Intermittent freeCodeCamp forum outages

https://forum.freecodecamp.org has been mostly down for the last few hours - I have actually been seeing intermittent outages every other day or so for many weeks - today is especially bad and long

the most common error is 500 internal server error - sometimes it’s 504

I tried to get help at discourse.org and was promptly blown off

https://meta.discourse.org/t/freecodecamp-outage/69290

1 Like

Just looking at forum activity can tell you that “all day” is a bad description — there have been posts almost every hour. I didn’t have any issues these days either.

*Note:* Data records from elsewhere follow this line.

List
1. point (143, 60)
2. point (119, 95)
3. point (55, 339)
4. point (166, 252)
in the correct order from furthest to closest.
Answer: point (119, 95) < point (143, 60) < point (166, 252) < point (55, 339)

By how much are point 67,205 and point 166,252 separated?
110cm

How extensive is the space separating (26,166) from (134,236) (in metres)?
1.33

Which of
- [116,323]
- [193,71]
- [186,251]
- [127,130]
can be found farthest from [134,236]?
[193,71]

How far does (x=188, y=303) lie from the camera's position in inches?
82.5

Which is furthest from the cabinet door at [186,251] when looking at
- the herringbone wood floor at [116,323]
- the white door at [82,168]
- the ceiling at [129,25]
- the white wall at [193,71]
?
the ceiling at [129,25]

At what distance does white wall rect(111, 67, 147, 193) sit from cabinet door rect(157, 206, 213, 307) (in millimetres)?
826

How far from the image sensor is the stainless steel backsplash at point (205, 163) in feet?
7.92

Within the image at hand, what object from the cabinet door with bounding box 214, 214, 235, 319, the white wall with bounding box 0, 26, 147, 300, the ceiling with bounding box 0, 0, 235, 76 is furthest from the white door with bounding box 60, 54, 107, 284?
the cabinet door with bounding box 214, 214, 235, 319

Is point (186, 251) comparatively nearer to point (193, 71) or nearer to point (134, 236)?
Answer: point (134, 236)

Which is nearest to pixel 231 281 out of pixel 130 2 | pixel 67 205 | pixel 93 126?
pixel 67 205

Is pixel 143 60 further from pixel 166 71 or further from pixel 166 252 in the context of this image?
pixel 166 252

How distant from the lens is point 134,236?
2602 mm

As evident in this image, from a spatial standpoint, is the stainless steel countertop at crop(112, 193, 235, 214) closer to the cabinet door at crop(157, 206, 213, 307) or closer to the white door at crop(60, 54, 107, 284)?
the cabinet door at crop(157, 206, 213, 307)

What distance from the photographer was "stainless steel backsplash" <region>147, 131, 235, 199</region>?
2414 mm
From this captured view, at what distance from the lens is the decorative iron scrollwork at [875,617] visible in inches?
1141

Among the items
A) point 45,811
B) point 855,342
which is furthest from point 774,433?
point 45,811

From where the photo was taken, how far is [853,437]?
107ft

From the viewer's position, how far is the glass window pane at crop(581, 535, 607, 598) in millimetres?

it’s pretty accurate - I think the forum has been mostly down - say 90% of the time since early morning new york time - there have been intermittent brief periods - on the order of a minute or two - when you could actually read posts and extremely short slivers - on the order of a few seconds - when you could post

I think it has been constantly up only since 16:45 new york

These past days there were quite a few errors posting messages or simply trying to view posts for me as well. Maybe it wasn’t “all day” today, but the forum did go down for about an hour or two and repeatedly stopped working every now and then.

It seems to have been stable for about two\three hours now, though.

What kind of montoring and alerting system is there for forum health?

Of course perceptions of “all day” are going to be relative to where on the planet you are and when your waking hours are.

As to the problems with the forum, there have been intermittent problems for weeks now. Quincy and the FCC team have been working with people from Discourse to resolve the problems. I know it’s frustrating, but people are working on the problem.

Here is a post Quincy made on the subject a few weeks ago.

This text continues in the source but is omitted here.